What is the blessed UI on Windows? They have more than one.


In the last year-ish I wrote a pure-Rust windowing and input library for Windows / MacOS.

I never even had to think about making the window controls appear, they were just there by default when I created a window.

If I eventually want to extend support to Wayland / Gnome I need to figure out how to pull in complex UI framework dependencies. Or I could write my own code to render window controls but it won't be a perfect match to the platform's aesthetic. Compared to Windows / MacOS it's a mess.


Unless you only used QuartzCore on macOS and asked win32 for no decorations you've also pulled in a complex UI framework dependency on Windows and macOS. I agree it's a mess, but not because things work on macOS and Windows without complex UI frameworks.


On MacOS "pulling in complex UI framework" amounts to "#[link(name = "AppKit", kind = "framework")]" somewhere in my Rust codebase. On Windows it's similar.

With Gnome it seems unclear how to do something equally simple to get decorations that match the OS look and feel. The most popular Rust windowing library ended up implementing their own client-side decorations rendering that imitates GTK: https://github.com/rust-windowing/winit/pull/2263.

☆ ☆ ☆ ☆

[SET TASK]
Carry the discussion about drawing window controls on Windows, macOS and Gnome forward from its last sentence. The listing has nothing to do with this.

[AVAILABLE DATA]
☆ ☆ ☆ ☆

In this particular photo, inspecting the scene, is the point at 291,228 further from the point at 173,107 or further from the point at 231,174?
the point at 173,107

☆ ☆ ☆ ☆

[OUTPUT]
And if every framework / app is doing this in their own subtly different way then the result is an OS where many apps have slightly different UX, buttons, text rendering, shadows, etc. A horribly unpolished experience.


This post is a nice case study why the year of desktop Linux is unlikely to happen any time soon, or didn’t happen in the past.

It takes large engineering work to write all the software, and needs discipline and people working on very boring areas and aspects of the UI. I find it unlikely any OSS community will ever pull it off, unless there is a clear monetary incentive to fund it and work hard.


There is no reason to think it can't be pulled off, but the Linux world suffers from catastrophic amounts of bike shedding.

The Linux desktop needs a leader figure. A Steve Jobs, or a Linus Torvalds.

Leave it to the community, and everybody wants to reinvent the wheel and paint it their favourite colour. Directed innovation can only be achieved from a single vantage point, not by a committee, let alone a ragtag of independent actors.


How do you propose that people work for free at the behest of a leader directing such unpaid contributors how to o their work? Slave labor?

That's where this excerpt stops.